══ RECORDS FOR THE TASK ══

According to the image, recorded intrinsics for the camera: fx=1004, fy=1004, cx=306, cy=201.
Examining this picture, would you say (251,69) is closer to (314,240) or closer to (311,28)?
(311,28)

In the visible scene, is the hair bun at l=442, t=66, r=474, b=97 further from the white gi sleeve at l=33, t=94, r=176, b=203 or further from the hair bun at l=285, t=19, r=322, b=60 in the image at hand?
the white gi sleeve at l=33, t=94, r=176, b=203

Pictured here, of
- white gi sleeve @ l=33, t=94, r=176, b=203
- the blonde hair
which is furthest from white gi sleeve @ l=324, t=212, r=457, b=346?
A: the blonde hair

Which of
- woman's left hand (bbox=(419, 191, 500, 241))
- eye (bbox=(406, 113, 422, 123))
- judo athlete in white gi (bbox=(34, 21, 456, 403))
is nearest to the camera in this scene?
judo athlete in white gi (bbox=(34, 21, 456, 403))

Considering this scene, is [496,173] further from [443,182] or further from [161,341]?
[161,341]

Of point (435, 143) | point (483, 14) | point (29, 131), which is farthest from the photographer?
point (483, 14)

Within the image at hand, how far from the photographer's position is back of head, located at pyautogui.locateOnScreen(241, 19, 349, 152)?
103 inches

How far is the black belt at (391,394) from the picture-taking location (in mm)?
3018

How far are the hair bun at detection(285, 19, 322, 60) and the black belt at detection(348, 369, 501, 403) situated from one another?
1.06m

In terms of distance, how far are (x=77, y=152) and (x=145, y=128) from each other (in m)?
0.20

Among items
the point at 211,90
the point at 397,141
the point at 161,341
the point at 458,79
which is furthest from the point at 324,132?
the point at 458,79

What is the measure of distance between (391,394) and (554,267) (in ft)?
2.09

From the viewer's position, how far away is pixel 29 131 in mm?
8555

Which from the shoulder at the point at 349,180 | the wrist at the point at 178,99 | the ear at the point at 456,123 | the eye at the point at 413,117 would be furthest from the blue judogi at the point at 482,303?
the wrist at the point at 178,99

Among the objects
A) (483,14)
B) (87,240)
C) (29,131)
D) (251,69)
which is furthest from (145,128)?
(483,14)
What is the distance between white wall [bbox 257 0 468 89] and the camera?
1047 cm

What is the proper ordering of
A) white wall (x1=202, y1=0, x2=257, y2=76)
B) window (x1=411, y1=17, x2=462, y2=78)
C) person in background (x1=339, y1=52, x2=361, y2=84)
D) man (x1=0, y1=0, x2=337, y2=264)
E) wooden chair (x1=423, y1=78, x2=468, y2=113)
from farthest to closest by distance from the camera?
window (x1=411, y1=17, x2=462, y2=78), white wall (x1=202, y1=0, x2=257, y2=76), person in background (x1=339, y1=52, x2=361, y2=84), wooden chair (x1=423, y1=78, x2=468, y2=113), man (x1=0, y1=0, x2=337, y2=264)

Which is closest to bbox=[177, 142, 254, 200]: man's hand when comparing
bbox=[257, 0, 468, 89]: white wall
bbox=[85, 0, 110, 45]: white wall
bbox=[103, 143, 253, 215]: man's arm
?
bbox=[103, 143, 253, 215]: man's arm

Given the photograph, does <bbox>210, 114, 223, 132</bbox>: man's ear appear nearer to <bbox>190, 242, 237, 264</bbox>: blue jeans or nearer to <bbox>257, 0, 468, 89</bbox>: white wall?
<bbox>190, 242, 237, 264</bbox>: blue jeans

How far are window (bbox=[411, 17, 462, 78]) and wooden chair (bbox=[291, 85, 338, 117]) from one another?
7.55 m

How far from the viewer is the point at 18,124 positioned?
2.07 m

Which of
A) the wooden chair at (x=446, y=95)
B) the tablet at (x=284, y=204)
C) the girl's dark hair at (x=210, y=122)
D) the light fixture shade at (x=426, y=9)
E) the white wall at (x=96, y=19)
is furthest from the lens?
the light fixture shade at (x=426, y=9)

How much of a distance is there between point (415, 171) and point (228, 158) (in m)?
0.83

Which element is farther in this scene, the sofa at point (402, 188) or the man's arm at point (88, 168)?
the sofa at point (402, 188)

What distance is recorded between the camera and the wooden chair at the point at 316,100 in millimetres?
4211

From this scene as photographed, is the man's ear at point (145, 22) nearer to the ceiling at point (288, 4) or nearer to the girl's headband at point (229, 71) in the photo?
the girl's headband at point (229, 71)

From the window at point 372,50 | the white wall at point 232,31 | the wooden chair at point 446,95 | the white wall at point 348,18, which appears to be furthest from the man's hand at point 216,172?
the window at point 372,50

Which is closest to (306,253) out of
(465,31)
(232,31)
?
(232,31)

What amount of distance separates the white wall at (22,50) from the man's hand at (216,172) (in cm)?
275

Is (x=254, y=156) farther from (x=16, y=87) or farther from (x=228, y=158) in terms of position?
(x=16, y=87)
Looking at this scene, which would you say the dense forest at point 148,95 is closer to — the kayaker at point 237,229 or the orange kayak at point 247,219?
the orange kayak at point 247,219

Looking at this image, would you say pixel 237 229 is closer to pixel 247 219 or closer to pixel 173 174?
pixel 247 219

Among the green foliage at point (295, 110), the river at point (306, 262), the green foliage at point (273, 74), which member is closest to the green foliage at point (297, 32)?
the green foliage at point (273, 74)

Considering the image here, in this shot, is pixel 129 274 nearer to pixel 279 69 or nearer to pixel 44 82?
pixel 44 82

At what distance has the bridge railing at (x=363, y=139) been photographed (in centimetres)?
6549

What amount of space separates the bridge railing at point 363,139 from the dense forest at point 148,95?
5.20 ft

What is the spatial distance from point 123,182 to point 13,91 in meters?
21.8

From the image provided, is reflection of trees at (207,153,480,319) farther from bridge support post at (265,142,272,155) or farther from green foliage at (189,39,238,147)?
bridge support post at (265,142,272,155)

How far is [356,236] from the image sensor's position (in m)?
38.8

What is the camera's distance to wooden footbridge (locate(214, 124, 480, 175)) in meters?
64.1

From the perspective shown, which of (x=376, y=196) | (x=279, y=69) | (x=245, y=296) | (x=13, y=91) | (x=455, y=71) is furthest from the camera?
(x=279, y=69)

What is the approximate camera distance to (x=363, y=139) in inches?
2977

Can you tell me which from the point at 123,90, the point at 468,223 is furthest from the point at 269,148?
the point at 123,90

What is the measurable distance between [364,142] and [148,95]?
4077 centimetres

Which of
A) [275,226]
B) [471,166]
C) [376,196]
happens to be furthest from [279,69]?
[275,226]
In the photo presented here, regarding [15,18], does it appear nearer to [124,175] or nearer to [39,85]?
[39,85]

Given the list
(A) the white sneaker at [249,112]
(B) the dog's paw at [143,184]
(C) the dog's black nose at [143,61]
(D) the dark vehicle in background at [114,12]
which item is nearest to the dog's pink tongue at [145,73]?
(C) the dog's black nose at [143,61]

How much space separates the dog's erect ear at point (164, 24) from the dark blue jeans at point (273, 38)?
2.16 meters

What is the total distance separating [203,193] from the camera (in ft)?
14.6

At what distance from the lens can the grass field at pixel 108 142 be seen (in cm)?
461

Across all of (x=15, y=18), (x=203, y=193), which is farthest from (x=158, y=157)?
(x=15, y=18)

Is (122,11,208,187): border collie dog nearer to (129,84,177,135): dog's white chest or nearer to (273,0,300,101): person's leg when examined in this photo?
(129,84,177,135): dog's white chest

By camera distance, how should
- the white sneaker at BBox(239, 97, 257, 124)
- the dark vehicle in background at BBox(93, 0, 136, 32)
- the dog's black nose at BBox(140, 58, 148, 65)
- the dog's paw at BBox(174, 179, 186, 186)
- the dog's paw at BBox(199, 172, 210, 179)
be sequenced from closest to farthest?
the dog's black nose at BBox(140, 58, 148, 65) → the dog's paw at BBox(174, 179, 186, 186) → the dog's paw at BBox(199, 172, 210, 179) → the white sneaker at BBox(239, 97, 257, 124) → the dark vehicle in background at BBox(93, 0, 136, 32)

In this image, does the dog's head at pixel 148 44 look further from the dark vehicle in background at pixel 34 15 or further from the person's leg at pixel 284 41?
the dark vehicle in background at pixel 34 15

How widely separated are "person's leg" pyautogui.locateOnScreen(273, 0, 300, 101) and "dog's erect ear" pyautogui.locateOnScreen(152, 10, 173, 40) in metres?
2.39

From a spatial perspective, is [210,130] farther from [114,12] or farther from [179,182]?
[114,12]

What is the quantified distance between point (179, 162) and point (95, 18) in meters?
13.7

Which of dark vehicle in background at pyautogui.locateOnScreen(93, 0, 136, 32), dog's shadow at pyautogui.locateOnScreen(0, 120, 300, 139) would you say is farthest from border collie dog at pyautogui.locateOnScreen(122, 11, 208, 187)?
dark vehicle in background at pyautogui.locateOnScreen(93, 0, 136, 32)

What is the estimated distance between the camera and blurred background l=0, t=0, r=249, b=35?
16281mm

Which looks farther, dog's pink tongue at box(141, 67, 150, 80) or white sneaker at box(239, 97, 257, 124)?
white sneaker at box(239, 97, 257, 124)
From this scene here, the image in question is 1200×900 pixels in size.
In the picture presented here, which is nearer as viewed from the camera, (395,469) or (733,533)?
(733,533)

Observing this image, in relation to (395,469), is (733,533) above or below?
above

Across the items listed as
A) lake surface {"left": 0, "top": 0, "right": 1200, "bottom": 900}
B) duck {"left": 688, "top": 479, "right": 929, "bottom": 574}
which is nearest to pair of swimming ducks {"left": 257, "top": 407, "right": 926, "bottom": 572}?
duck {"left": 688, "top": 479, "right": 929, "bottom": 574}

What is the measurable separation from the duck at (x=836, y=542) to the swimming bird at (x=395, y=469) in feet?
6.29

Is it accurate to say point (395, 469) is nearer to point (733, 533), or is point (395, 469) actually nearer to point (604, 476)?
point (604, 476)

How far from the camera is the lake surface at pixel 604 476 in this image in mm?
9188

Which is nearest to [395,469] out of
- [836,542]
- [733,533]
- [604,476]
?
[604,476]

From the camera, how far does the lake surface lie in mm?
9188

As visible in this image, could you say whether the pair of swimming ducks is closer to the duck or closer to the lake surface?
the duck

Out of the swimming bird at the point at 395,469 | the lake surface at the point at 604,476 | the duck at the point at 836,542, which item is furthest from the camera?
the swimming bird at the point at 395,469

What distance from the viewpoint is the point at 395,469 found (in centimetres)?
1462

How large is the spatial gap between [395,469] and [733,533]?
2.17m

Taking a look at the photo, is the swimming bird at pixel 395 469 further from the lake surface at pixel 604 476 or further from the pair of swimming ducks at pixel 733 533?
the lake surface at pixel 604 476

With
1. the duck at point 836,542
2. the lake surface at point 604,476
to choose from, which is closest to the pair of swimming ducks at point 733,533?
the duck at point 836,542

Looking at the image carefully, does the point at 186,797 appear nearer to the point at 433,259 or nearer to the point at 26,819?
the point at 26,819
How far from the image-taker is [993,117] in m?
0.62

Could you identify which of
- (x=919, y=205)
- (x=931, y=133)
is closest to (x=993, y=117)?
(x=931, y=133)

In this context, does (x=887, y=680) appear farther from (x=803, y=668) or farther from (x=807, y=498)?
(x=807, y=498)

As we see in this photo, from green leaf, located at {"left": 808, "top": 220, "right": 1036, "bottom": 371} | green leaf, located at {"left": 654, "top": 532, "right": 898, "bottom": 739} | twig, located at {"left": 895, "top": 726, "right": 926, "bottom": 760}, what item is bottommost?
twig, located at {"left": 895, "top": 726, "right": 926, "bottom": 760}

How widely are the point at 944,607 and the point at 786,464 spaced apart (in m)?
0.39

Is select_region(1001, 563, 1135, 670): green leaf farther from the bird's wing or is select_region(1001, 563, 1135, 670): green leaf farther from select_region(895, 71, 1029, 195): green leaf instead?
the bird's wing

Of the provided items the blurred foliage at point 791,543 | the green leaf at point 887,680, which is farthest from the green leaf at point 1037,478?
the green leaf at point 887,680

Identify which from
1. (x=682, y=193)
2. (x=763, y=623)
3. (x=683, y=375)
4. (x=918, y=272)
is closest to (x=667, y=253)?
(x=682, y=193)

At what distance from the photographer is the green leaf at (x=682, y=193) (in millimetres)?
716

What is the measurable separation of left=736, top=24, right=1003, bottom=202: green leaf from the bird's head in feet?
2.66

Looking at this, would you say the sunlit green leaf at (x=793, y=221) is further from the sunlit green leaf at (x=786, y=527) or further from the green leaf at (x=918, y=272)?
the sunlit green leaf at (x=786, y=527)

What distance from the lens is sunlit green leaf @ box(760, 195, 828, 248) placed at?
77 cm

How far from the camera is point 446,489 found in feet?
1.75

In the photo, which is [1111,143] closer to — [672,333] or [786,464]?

═══

> _TASK_: Find the line containing "At what distance from the photographer". Reproduce it exactly, along with every line after it through the last.

> _CORRECT RESULT_:
At what distance from the photographer is the green leaf at (x=682, y=193) (in millimetres)?
716

What is the measurable separation of left=736, top=24, right=1003, bottom=202: green leaf from the bird's head in feet?
2.66

Looking at this, would you say the sunlit green leaf at (x=793, y=221) is further from the sunlit green leaf at (x=786, y=527) or further from the green leaf at (x=918, y=272)?
the sunlit green leaf at (x=786, y=527)

What distance from the lens is sunlit green leaf @ box(760, 195, 828, 248) placed at?
77 cm

How far from the camera is point 446,489 found in feet?
1.75

In the photo, which is [1111,143] closer to — [672,333] or [786,464]?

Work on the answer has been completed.